## Problem requirements
Turn the lines from the one containing "From closest to furthest, give the order of" through the end of the rows into a JSON list of strings, one string per line. Leave out blank lines.
___ Given records
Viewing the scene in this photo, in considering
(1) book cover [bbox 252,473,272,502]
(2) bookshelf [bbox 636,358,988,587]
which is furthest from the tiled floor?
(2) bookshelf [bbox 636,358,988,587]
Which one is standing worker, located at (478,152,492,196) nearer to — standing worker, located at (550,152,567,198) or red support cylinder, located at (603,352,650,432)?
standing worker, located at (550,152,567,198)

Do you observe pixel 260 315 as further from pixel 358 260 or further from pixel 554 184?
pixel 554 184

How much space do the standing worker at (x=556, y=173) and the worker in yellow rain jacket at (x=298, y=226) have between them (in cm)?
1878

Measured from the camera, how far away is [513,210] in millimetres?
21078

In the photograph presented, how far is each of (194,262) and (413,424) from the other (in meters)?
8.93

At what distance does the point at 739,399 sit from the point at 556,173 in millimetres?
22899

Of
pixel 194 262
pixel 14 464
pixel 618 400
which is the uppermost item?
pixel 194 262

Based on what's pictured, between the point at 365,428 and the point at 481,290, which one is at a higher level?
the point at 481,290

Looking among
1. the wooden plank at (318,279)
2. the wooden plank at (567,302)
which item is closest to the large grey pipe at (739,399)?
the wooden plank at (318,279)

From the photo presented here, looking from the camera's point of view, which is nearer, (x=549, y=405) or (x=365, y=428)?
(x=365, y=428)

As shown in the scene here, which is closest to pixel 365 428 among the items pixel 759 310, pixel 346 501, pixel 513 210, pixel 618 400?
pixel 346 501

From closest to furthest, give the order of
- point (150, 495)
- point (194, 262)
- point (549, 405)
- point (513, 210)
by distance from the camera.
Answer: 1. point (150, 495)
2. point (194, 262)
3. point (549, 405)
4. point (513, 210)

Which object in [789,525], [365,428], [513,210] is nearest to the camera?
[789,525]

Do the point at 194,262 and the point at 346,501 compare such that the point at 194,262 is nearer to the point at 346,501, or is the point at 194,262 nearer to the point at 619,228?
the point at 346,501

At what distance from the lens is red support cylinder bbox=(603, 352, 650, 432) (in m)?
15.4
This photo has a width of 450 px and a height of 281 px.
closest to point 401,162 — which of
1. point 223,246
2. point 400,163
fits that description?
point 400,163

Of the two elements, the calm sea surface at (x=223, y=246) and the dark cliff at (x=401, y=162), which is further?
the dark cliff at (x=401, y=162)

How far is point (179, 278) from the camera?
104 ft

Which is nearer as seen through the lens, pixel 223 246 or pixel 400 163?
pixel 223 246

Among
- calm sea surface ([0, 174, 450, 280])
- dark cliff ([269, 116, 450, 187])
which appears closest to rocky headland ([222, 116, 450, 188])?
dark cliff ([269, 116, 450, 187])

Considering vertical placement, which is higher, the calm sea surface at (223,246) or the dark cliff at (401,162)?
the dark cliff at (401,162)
______
## Task answer
[
  "From closest to furthest, give the order of",
  "- point (150, 495)",
  "- point (194, 262)",
  "- point (549, 405)",
  "- point (513, 210)",
  "by distance from the camera.",
  "Answer: 1. point (150, 495)",
  "2. point (194, 262)",
  "3. point (549, 405)",
  "4. point (513, 210)",
  "Which object in [789,525], [365,428], [513,210] is nearest to the camera?",
  "[789,525]",
  "Do the point at 194,262 and the point at 346,501 compare such that the point at 194,262 is nearer to the point at 346,501, or is the point at 194,262 nearer to the point at 619,228?",
  "the point at 346,501",
  "At what distance from the lens is red support cylinder bbox=(603, 352, 650, 432) (in m)?",
  "15.4",
  "This photo has a width of 450 px and a height of 281 px.",
  "closest to point 401,162 — which of",
  "1. point 223,246",
  "2. point 400,163",
  "fits that description?",
  "point 400,163",
  "Of the two elements, the calm sea surface at (x=223, y=246) and the dark cliff at (x=401, y=162), which is further?",
  "the dark cliff at (x=401, y=162)",
  "How far is point (179, 278) from the camera?",
  "104 ft",
  "Which is nearer as seen through the lens, pixel 223 246 or pixel 400 163?",
  "pixel 223 246",
  "Among",
  "- calm sea surface ([0, 174, 450, 280])",
  "- dark cliff ([269, 116, 450, 187])",
  "which appears closest to rocky headland ([222, 116, 450, 188])?",
  "dark cliff ([269, 116, 450, 187])",
  "Considering vertical placement, which is higher, the calm sea surface at (223,246) or the dark cliff at (401,162)?",
  "the dark cliff at (401,162)"
]